Makes sense. I'd like to get to the point where we can say it's for sure coming.
Hopefully will happen soon.
> >
[snip]
> > >
>
> As I said in PUCK (and recorded in the notes), the fixed values should be
> provided
> in a data format that is easily consumed by C code, so that KVM can report
> that
> to userspace with
Right, I thought I heard this on the call, and to use the upper bits of that
leaf for GPAW. What has changed since then is a little more learning on the TDX
module behavior around CPUID bits.
The runtime API doesn't provide what the fixed values actually are, but per the
TDX module folks, which bits are fixed and what the values are could change
without an opt-in. This begged the questions for me of what exactly KVM should
expect of TDX module backwards compatibility and what SW is expected to actually
do with that JSON file. I'm still trying to track that down. Long term we need
the TDX module to expose an interface to provide more info about the CPUID
leafs, and those discussions are just starting.
If KVM needs to expose the values of the fixed leafs today (doesn't seem like a
bad idea, but I'm still not clear of the exact consumption), then most would
have to be exposed as "unknown", or something like that.
>
> > So the current interface won't allow us to perfectly match the
> > KVM_GET_SUPPORTED_CPUID/KVM_SET_CPUID. Even excluding the vm-scoped vs vcpu-
> > scoped differences. However, we could try to match the general design a
> > little better.
>
> No, don't try to match KVM_GET_SUPPORTED_CPUID, it's a terrible API that no
> one
> likes. The only reason we haven't replaced is because no one has come up with
> a
> universally better idea. For feature flags, communicating what KVM supports
> is
> straightforward, mostly. But for things like topology, communicating exactly
> what
> KVM "supports" is much more difficult.
>
> The TDX fixed bits are very different. It's the TDX module, and thus KVM,
> saying
> "here are the bits that you _must_ set to these exact values".
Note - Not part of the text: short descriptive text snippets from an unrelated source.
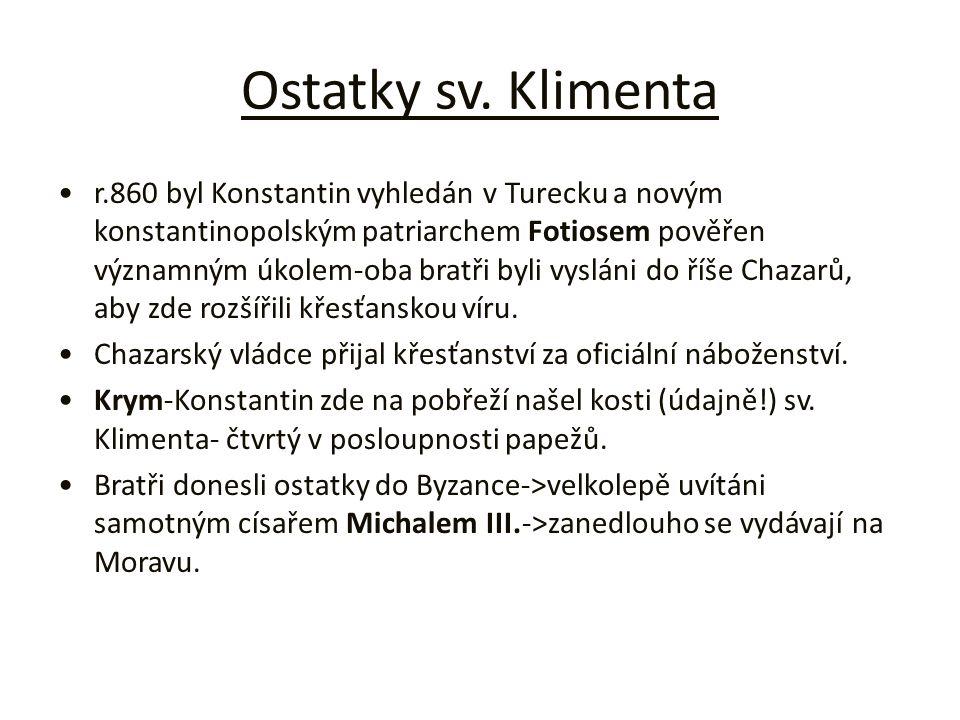 Ostatky sv. Klimenta r.860 byl Konstantin vyhledán v Turecku a novým konstantinopolským patriarchem Fotiosem pověřen významným úkolem-oba bratři byli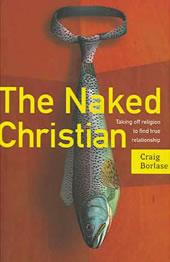 The Naked Christian —Taking Off Religion to Find True Relationship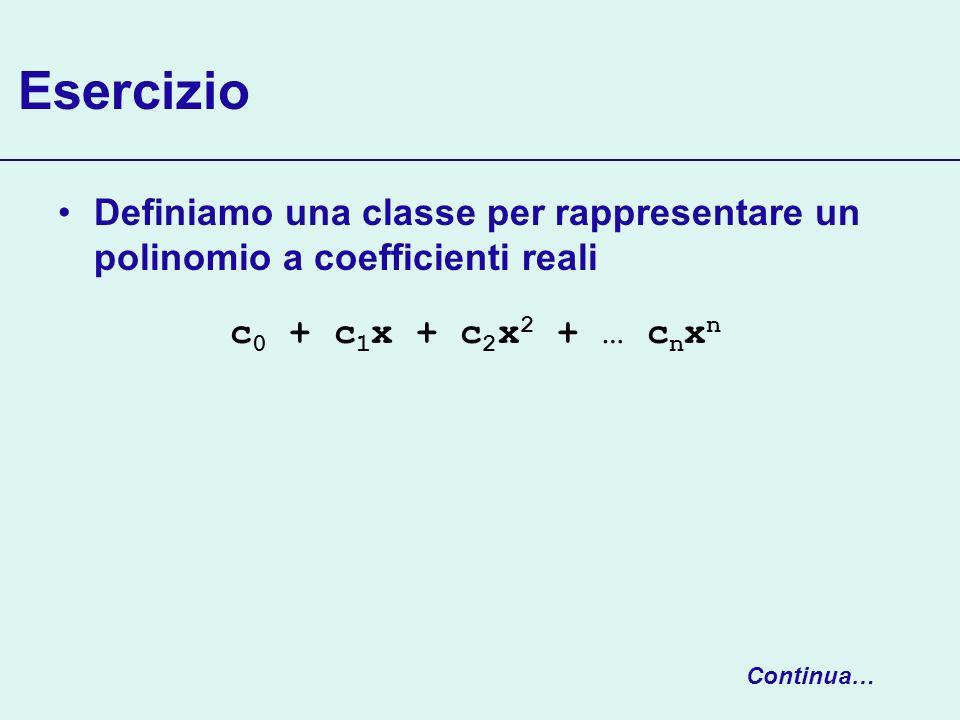 Esercizio Definiamo una classe per rappresentare un polinomio a coefficienti reali Continua… c 0 + c 1 x + c 2 x 2 + … c n x n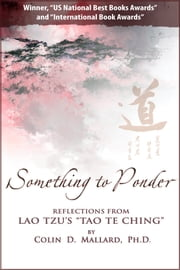 Something to Ponder, reflections from Lao Tzu's Tao Te Ching ebook by Colin Mallard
Right, we would need like a KVM_GET_SUPPORTED_CPUID_ON,
KVM_GET_SUPPORTED_CPUID_OFF and KVM_GET_SUPPORTED_CPUID_OPTIONAL. And still
inherit the KVM_GET_SUPPORTED_CPUID problems for the leafs that are not simple
bits.
>
> > Here we were discussing making gpaw configurable via a dedicated named
> > field,
> > but the suggestion is to instead include it in CPUID bits. The current API
> > takes
> > ATTRIBUTES as a dedicated field too. But there actually are CPUID bits for
> > some
> > of those features. Those CPUID bits are controlled instead via the
> > associated
> > ATTRIBUTES. So we could expose such features via CPUID as well. Userspace
> > would
> > for example, pass the PKS CPUID bit in, and KVM would see it and configure
> > PKS
> > via the ATTRIBUTES bit.
> >
> > So what I was looking to understand is, what is the enthusiasm for generally
> > continuing to use CPUID has the main method for specifying which features
> > should
> > be enabled/virtualized, if we can't match the existing
> > KVM_GET_SUPPORTED_CPUID/KVM_SET_CPUID APIs. Is the hope just to make
> > userspace's
> > code more unified between TDX and normal VMs?
>
> I need to look at the TDX code more to form an (updated) opinion. IIRC, my
> opinion
> from four years ago was to use ATTRIBUTES and then force CPUID to match.
> Whether
> or not that's still my preferred approach probably depends on how many, and
> what,
> things are shoved into attributes.
Thanks. Paolo seemed eager to get the uAPI settled for TDX. Based on that, it's
one of the top priorities for us right now.
Although having userspace upstream before kernel makes me nervous. It caused a
pile of problems for my last project (shadow stack).